Texto proporcionado:
━━━━━━━━━━━━━━━━━━━━

Ya he dicho algo acerca del carácter general de la conspiración de Babeuf. Su historia se conoció por primera vez de una manera completa en el relato publicado en 1828 en Bruselas por Phillippe-Michel Buonarroti (1761-1837), un descendiente de Miguel Ángel, quien desempeñó un papel importante en su desarrollo. Esta obra de Buonarroti vino a ser considerada casi como un «manual de revolucionarios» durante los agitados años que siguieron a la Revolución Francesa de 1830, y más tarde durante la conspiración revolucionaria que culminó en 1848. Traducida por Bronterre O’Brien, con interpolaciones del mismo, tuvo alguna influencia en el pensamiento de la izquierda «cartista» en la Gran Bretaña, como también en el desarrollo de las teorías de la dictadura revolucionaria en la, mayor parte de Europa. Más tarde, esa historia fue relatada de nuevo y de manera más completa, por haberse podido usar documentos adicionales por Advielle, cuyo libro sigue siendo hoy la fuente más útil para quienes desean estudiar el «babouvismo». Su influencia perduró. Tengo en mi poder el ejemplar del libro de Advielle que William Morris regaló a Ernest Belfort Bax, con esta dedicatoria: «Dedicado a E. Belfort Bax por William Morris con la condición de que el mencionado Bax escriba un claro relato del episodio de Babeuf»; cosa que se dispuso a hacer «el mencionado Bax». La conspiración de Babeuf continuó siendo considerada por los socialistas revolucionarios, y es hoy considerada por los comunistas como la primera manifestación clara del proletariado en una acción revolucionaria, proclamando con gran anticipación la nueva revolución que estaba destinada a completar la obra empezada en 1789.

━━━━━━━━━━━━━━━━━━━━

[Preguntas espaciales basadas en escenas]

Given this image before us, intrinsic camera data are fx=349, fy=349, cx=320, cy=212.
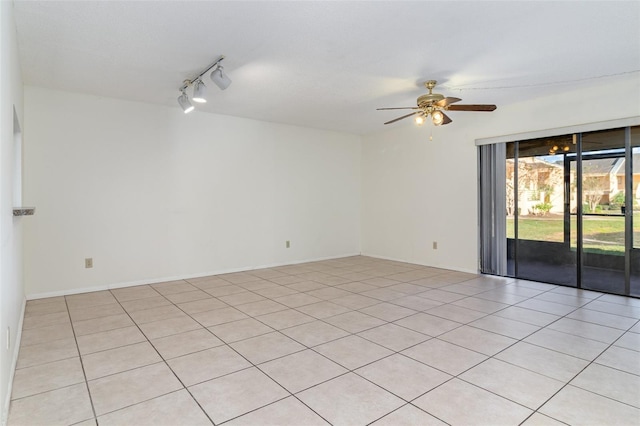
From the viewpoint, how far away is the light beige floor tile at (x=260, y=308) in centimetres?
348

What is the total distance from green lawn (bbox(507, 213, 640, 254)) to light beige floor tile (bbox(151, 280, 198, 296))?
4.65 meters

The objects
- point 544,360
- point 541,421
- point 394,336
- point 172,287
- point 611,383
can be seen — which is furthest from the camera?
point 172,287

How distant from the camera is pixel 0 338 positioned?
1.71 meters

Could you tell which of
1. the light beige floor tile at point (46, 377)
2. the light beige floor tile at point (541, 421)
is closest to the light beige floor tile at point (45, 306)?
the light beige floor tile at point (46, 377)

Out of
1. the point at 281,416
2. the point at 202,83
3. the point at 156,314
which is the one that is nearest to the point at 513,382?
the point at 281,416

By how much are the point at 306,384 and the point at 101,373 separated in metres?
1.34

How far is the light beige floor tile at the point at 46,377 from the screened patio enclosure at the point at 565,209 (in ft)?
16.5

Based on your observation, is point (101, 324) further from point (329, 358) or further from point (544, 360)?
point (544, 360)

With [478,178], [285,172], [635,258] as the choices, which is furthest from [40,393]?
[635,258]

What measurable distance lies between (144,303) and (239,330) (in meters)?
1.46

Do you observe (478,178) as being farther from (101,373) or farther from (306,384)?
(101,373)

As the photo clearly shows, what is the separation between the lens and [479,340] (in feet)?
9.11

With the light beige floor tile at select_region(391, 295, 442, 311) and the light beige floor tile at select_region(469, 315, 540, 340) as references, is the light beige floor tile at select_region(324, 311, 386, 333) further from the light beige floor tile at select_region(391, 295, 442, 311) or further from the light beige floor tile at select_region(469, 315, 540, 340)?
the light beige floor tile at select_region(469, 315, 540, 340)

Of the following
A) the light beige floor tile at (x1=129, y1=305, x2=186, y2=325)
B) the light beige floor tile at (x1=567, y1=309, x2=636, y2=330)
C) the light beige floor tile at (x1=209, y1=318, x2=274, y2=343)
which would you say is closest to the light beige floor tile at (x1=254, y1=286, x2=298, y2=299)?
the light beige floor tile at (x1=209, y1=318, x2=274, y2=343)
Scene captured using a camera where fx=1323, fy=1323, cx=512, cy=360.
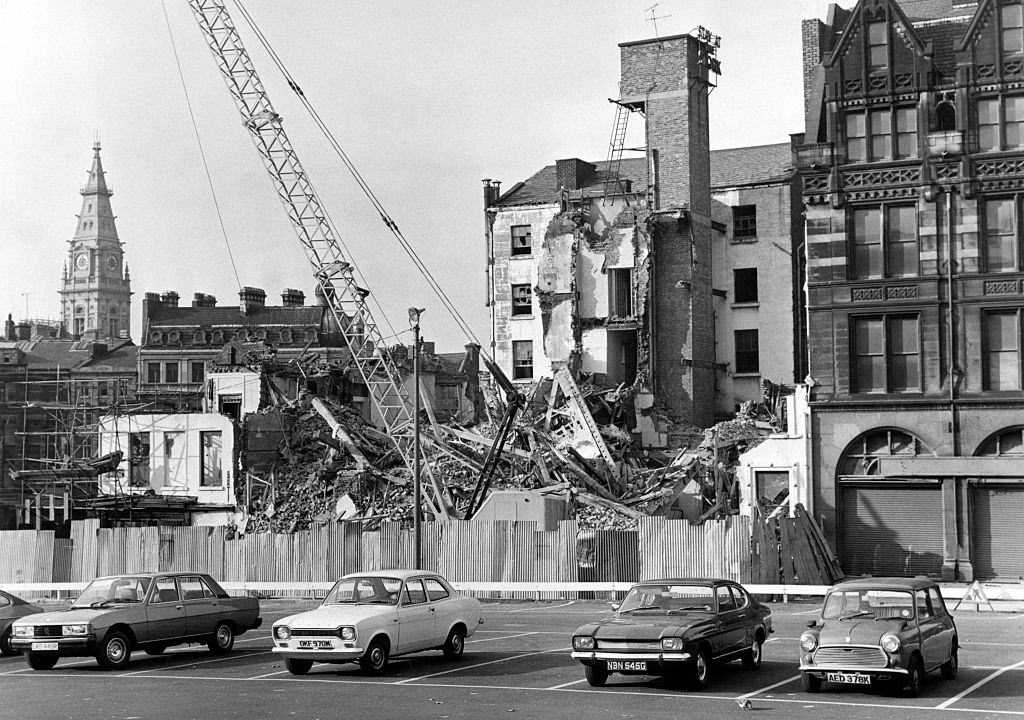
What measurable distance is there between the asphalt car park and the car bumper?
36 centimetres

━━━━━━━━━━━━━━━━━━━━

Tarea propuesta:
En el texto sobre la conspiración de Babeuf, explica por qué la historia relatada por Advielle resultó más completa. Responde en una a tres oraciones. Para responder, básate únicamente en el texto.

Resultado del ejercicio:
La historia relatada por Advielle resultó más completa porque el autor pudo usar documentos adicionales.